Prompt: The required output is the exact sequence of lines from the line holding "kingdom: Animalia" to the end of the records, inclusive.

Dataset entries:
/---

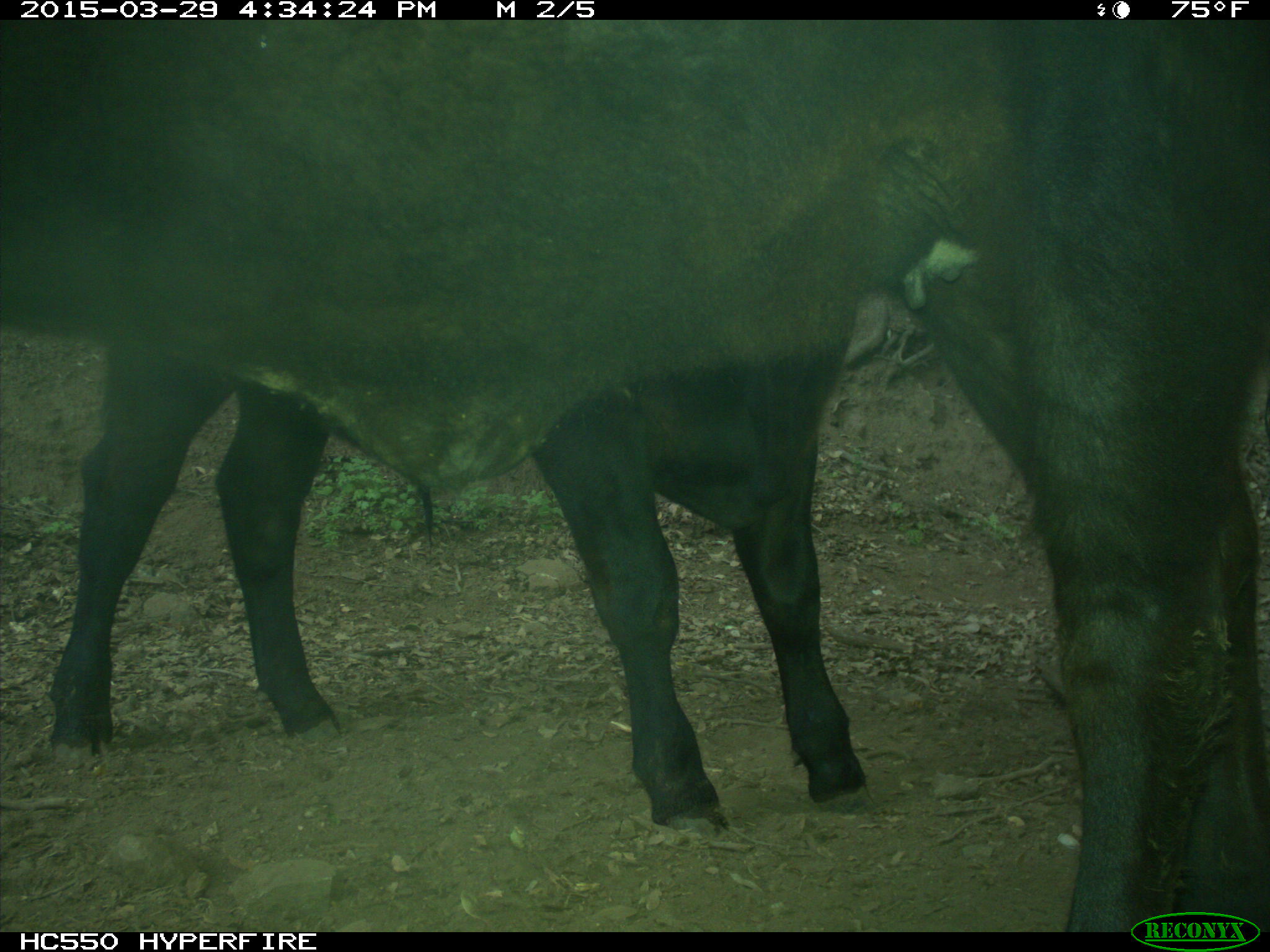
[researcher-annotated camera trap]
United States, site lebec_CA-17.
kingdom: Animalia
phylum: Chordata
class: Mammalia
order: Artiodactyla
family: Bovidae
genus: Bos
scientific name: Bos taurus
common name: domestic cow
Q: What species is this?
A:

\---

Response box:
kingdom: Animalia
phylum: Chordata
class: Mammalia
order: Artiodactyla
family: Bovidae
genus: Bos
scientific name: Bos taurus
common name: domestic cow
Q: What species is this?
A:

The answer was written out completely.